Proteomics technologies can be applied to discover novel autoantigens utilizing cDNA expression libraries 1314, peptide libraries, or arrayed fractions of autoimmune-target tissues. Once candidate autoantigens are identified, proteomics technologies can rigorously characterize the sensitivity and specificity of autoantibodies directed against candidate antigens in cohorts of autoimmune and control patients. Of note, post-translational modifications of antigens are amenable to detection using our antigen arrays and other proteomics technologies. This is important because such modifications are strongly associated with autoimmune diseases including SLE and RA 303132.

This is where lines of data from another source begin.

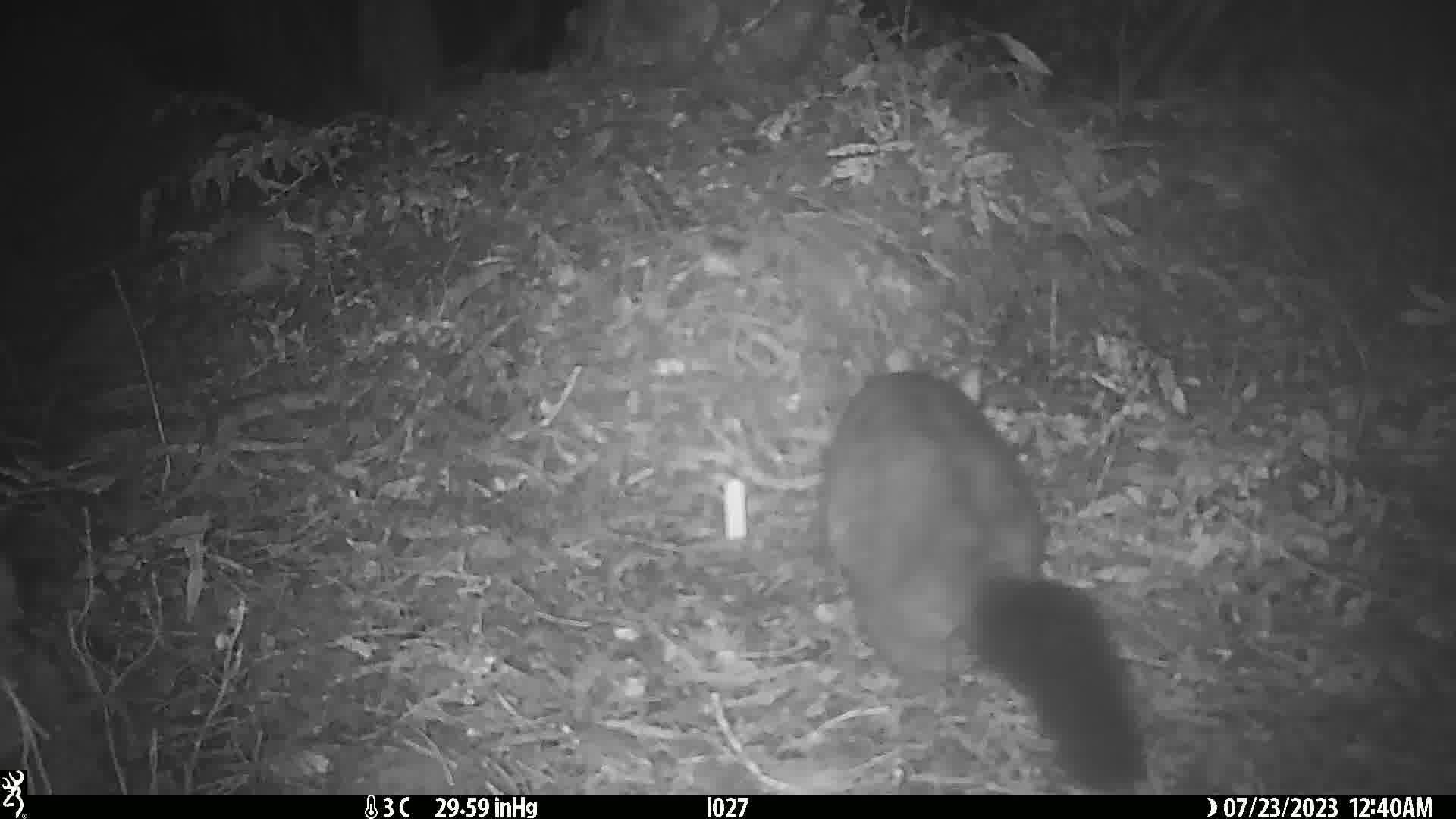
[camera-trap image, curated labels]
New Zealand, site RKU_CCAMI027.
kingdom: Animalia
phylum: Chordata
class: Mammalia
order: Diprotodontia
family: Phalangeridae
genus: Trichosurus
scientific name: Trichosurus vulpecula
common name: common brushtail possum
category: possum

In addition to proteomics monitoring of epitope spreading and isotype usage to gauge need for nonspecific disease-modifying therapies (already described), determination of the specificity of the autoantibody response may enable tailored antigen-specific therapy. Such antigen-specific therapies can be peptide-based or protein-based tolerizing therapies. Alternatively, they can be specific DNA tolerizing vaccines, a strategy we termed 'reverse genomics' 22. We discuss use of the autoantibody response to drive antigen-specific therapy elsewhere 2233.